No muy convencido, el doctor Flors acompañó al comisario a través de largos corredores que parecían no conducir a ninguna parte. Al término de cada corredor, el médico giraba en ángulo recto y tomaba un nuevo corredor. Las paredes estaban pintadas de verde, al igual que las puertas, distribuidas irregularmente. De vez en cuando, a la derecha o a la izquierda del corredor, para desorientación del comisario Vázquez, se abría una cristalera que daba sobre un jardín rectangular, en el centro del cual brincaba un surtidor rodeado de rosales en flor. Por el jardín vagaban algunos enfermos con la cabeza rapada, enfundados en largas batas rayadas, y un enfermero que ostentaba, por contraste, una espesa barba negra. El jardín tan pronto aparecía desde un ángulo como desde otro y, en cierta ocasión, el comisario creyó pasar por el mismo sitio por segunda vez.

– ¿No hemos visto antes esta imagen de san José? -preguntó al doctor señalando la imagen que les bendecía desde una hornacina.

– No. Usted quiere decir san Nicolás de Bari, que está en el ala de las mujeres.

– Perdón, me había parido…

– Es natural su confusión. El hospital es un laberinto. Fue pensado así para lograr un máximo de aislamiento entre sus diversas dependencias. ¿Le gusta nuestro jardín?

– Sí.

– Tendré sumo gusto en enseñárselo al término de su visita. Los propios enfermos lo cultivan y cuidan.

– ¿Qué hace aquél? -dijo el comisario Vázquez.

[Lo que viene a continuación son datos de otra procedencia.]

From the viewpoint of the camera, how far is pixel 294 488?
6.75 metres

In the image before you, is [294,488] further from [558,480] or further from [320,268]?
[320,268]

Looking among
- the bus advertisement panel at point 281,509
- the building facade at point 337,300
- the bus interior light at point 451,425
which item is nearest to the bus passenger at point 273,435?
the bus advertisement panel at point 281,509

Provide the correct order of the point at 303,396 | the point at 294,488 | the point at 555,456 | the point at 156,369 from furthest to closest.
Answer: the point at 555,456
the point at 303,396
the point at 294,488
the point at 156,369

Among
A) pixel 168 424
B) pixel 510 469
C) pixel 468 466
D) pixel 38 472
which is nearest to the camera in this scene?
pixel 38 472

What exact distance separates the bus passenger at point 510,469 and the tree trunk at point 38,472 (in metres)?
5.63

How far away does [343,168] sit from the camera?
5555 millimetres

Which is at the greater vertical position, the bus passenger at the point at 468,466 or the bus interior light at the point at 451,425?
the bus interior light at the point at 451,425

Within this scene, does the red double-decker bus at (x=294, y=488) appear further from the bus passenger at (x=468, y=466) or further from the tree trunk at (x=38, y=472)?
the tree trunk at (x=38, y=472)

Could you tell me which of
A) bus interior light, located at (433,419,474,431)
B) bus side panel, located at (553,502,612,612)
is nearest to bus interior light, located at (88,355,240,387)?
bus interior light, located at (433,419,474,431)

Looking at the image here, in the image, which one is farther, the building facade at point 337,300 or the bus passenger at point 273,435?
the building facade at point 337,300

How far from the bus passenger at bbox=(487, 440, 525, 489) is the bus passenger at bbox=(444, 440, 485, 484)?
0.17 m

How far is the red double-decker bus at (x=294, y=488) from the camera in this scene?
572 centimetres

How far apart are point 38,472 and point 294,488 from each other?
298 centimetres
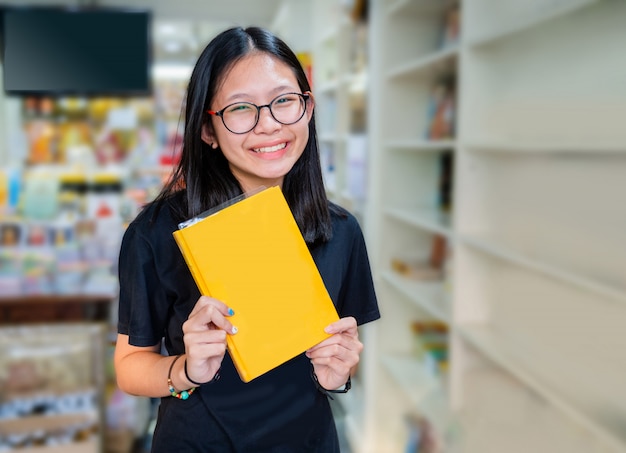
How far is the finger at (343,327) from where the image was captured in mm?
859

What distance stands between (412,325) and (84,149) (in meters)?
1.79

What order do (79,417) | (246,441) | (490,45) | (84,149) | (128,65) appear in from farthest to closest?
(84,149) → (79,417) → (490,45) → (128,65) → (246,441)

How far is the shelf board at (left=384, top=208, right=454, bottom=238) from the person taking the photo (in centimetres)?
232

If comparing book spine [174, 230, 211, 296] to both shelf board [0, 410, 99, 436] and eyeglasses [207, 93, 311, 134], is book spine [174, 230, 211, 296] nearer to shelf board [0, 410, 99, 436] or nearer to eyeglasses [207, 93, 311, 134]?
eyeglasses [207, 93, 311, 134]

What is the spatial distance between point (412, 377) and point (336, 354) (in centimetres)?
205

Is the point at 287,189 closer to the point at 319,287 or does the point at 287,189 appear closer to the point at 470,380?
the point at 319,287

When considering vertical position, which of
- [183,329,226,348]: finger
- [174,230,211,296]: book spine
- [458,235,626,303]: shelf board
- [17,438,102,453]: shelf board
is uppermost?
[174,230,211,296]: book spine

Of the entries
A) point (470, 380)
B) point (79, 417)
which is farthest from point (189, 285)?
point (79, 417)

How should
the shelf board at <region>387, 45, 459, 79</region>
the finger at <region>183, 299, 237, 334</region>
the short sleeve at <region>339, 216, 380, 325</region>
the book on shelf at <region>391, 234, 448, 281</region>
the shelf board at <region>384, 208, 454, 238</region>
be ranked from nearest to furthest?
1. the finger at <region>183, 299, 237, 334</region>
2. the short sleeve at <region>339, 216, 380, 325</region>
3. the shelf board at <region>387, 45, 459, 79</region>
4. the shelf board at <region>384, 208, 454, 238</region>
5. the book on shelf at <region>391, 234, 448, 281</region>

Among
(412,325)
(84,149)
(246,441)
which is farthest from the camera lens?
(412,325)

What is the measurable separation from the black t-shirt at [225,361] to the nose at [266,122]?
0.20m

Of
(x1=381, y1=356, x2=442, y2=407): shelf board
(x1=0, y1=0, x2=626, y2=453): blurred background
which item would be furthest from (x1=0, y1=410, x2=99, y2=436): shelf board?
(x1=381, y1=356, x2=442, y2=407): shelf board

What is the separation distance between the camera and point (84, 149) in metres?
2.73

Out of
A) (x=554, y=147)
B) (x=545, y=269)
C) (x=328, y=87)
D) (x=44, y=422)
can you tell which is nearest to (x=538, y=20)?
(x=554, y=147)
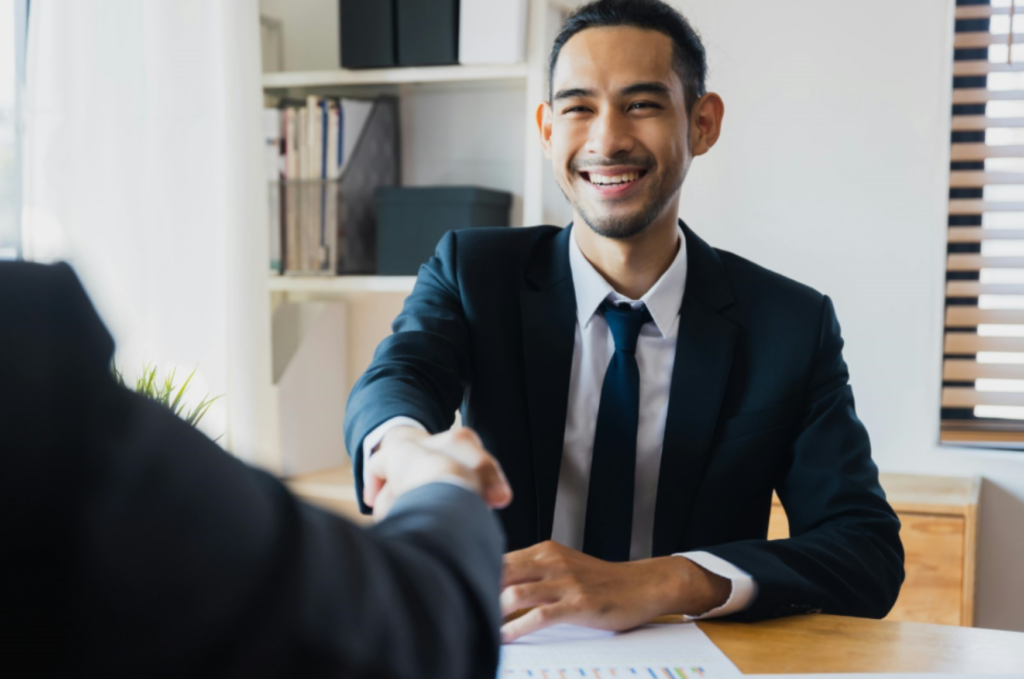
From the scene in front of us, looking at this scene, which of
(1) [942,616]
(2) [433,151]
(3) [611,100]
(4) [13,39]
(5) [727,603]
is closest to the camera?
(5) [727,603]

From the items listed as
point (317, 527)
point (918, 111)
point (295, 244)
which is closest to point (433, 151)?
point (295, 244)

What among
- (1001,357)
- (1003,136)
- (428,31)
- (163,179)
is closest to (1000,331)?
(1001,357)

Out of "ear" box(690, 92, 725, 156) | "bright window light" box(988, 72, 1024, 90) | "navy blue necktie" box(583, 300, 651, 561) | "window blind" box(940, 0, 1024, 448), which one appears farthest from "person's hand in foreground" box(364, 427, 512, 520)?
"bright window light" box(988, 72, 1024, 90)

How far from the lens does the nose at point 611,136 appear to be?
1.57m

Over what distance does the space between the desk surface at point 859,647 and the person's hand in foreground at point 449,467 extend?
46cm

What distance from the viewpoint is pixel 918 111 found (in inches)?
95.9

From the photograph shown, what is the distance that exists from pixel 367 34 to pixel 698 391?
1.47 m

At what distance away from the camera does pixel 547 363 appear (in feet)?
4.97

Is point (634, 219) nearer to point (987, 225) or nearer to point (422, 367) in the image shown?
point (422, 367)

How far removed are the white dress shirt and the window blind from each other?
4.02ft

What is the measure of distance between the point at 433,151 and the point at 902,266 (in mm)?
1275

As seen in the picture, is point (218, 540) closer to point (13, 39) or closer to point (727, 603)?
point (727, 603)

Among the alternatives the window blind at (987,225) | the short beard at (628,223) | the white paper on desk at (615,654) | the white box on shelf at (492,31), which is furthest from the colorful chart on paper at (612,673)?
the window blind at (987,225)

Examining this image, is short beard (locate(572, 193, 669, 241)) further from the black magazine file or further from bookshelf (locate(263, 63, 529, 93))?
the black magazine file
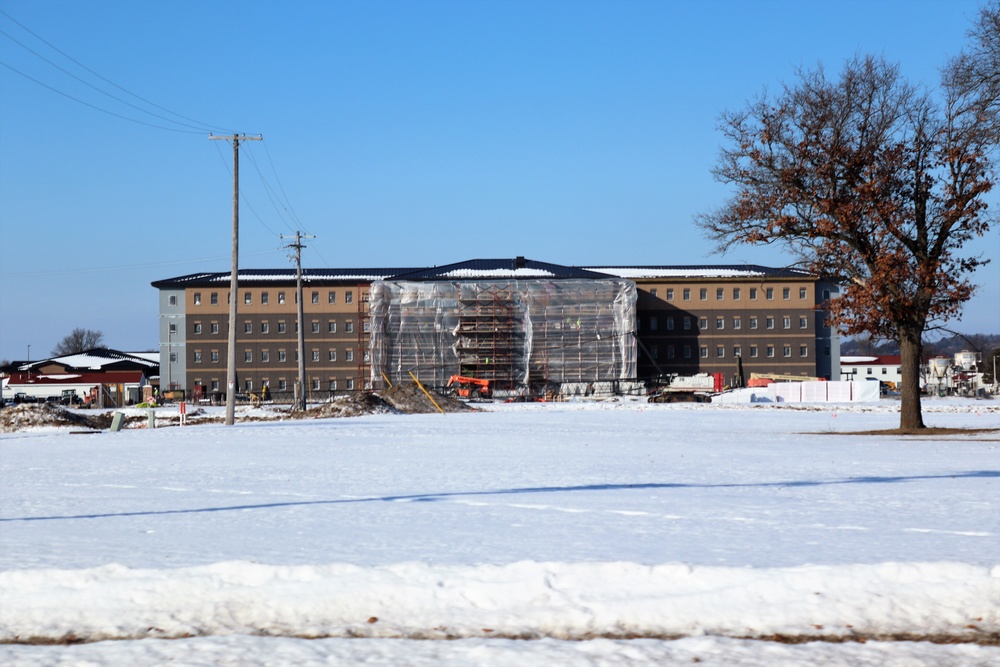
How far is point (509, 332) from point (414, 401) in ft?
151

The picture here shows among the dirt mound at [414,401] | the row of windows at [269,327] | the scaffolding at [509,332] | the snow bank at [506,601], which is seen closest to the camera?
the snow bank at [506,601]

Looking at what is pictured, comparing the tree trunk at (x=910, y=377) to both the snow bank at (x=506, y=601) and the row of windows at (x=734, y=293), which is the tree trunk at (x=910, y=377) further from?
the row of windows at (x=734, y=293)

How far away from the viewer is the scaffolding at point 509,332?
97000 millimetres

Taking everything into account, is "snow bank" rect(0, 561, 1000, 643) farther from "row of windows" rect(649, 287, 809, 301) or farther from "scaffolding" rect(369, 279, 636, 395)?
"row of windows" rect(649, 287, 809, 301)

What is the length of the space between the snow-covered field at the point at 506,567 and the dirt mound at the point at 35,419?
23.6 m

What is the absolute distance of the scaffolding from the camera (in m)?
97.0

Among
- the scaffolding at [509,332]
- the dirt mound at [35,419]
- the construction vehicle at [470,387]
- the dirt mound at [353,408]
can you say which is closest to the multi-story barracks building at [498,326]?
the scaffolding at [509,332]

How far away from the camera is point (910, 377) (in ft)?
99.0

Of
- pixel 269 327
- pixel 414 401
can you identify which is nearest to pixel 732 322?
pixel 269 327

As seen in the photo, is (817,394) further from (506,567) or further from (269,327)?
(506,567)

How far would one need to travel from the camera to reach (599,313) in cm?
9781

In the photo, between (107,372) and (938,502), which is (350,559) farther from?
(107,372)

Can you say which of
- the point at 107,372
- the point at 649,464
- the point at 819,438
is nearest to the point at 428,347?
the point at 107,372

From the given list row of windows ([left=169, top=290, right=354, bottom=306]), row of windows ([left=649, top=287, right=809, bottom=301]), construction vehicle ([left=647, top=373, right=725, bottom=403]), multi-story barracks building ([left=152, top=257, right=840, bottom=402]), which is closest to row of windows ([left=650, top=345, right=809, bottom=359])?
multi-story barracks building ([left=152, top=257, right=840, bottom=402])
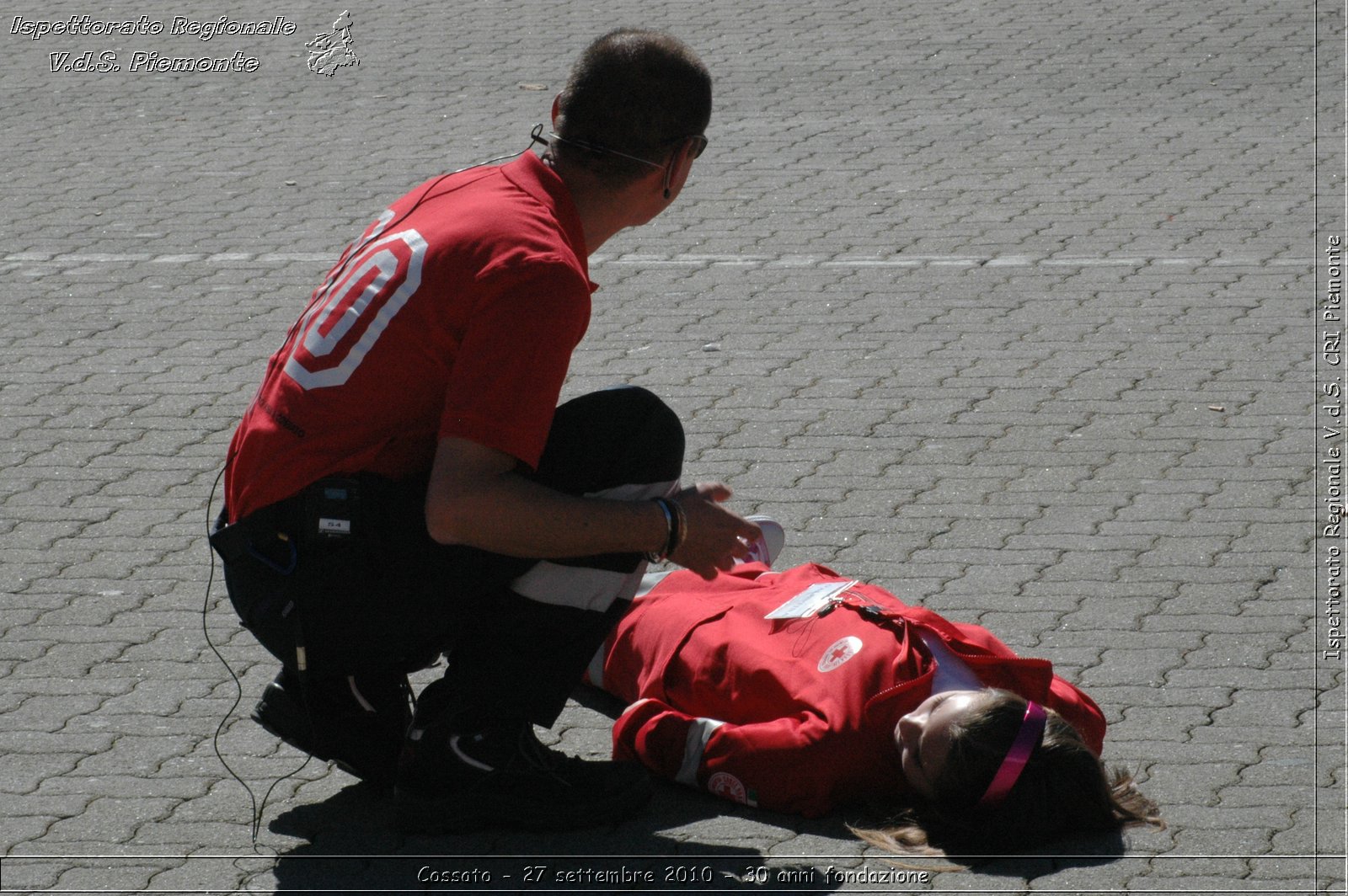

– Extermina insectos dañinos. Busca los nidos y los tapona con cera o barro. La cera es más eficaz, pues los insectos horadan el barro con facilidad y ganan la superficie de nuevo en pocos días. ¿Le interesa la jardinería, comisario?

– Teníamos un huertecillo en mi casa, cuando yo era chico. Y un patio donde mi madre cultivaba flores. Hace mucho de eso, ¿sabe usted?

Enfilaron un pasillo más oscuro que el resto del edificio, a cuyos lados se alineaban espesas puertas sin otra abertura que un diminuto tragaluz protegido por gruesas barras de hierro. Un ronroneo de ultratumba se filtraba por las puertas e inundaba el pasillo. El comisario apretó el paso instintivamente, pero el doctor Flors le indicó que habían llegado.